IT資格用語解説基本情報技術者試験・財務会計と管理会計
オフバランス
更新日:
用語解説
オフバランスは、取引や権利義務があっても、会計基準上の認識要件を満たさないため、資産又は負債として貸借対照表本体に計上されない状態・処理を指します。注記開示が必要な場合もあります。
■ 試験で押さえるポイント
単に隠すことではなく、資産の支配や負債の現在義務が移転・消滅したかなど、会計基準の認識・認識中止要件に従って判定します。
資産を適正に売却して借入金返済へ充てれば総資産や負債が減ることがありますが、買戻し義務やリスクが残れば実質的な売却と認められないことがあります。
保証や偶発債務などは貸借対照表に負債計上されなくても、将来の資金負担を評価するため注記を確認します。簿外だから経済的リスクがゼロとは限りません。
総資産・有利子負債が小さく見え、ROAや自己資本比率などが改善して見える場合があります。

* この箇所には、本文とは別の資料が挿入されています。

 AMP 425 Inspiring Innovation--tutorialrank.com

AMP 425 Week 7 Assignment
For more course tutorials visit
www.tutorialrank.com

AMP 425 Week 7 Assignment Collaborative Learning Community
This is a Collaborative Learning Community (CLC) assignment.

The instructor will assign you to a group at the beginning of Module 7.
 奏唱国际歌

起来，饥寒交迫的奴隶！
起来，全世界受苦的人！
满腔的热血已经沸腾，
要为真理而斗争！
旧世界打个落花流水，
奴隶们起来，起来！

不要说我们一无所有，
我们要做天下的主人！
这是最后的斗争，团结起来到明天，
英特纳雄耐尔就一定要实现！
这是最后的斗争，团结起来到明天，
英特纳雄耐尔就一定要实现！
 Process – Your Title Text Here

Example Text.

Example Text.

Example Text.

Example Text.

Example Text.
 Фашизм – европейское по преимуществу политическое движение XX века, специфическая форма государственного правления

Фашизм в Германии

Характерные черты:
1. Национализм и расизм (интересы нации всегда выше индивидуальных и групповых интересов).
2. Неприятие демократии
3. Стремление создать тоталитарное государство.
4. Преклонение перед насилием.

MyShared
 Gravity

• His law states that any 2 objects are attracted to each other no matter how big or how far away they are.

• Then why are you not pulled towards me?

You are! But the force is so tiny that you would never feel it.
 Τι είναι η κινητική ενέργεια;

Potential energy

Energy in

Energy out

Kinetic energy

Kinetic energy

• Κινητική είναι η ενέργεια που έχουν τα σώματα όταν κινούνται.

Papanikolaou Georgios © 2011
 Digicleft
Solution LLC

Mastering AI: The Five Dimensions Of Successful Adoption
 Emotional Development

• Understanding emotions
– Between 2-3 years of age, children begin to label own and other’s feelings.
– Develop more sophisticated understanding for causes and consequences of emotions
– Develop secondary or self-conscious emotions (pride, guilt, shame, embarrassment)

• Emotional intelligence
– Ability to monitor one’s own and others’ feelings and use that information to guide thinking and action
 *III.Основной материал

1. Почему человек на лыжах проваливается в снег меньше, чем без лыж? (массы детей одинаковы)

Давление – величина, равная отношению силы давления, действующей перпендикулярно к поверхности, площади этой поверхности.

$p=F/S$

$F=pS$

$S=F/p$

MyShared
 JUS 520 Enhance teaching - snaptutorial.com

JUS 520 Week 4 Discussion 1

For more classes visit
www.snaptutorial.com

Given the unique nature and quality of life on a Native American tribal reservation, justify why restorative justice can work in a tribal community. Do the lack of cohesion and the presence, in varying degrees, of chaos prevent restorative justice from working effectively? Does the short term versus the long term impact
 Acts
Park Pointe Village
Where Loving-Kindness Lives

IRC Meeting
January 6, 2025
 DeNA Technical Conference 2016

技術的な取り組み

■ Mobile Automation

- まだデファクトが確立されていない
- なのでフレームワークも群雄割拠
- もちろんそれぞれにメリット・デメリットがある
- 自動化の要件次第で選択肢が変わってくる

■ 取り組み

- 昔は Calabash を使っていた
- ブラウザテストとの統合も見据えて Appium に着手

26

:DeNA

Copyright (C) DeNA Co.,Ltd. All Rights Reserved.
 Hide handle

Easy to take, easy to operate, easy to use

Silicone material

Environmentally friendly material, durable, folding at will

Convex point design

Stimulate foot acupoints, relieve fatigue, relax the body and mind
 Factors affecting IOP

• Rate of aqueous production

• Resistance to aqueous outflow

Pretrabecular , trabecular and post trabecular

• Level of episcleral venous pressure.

分析では取引の実質と注記を含めて比較します。
■ 選択肢での判断ポイント
「貸借対照表に載らない=存在しない・自由に除外できる」は誤りです。認識要件、リスク移転、支配、注記の有無を手掛かりに判断します。
例: 帳簿価額100の売掛金を、買戻し義務なくリスクも移転して100で売却できれば売掛金を消去できます。一方、回収不能時に全額買い戻す契約なら、実質が借入れとして負債計上される可能性があります。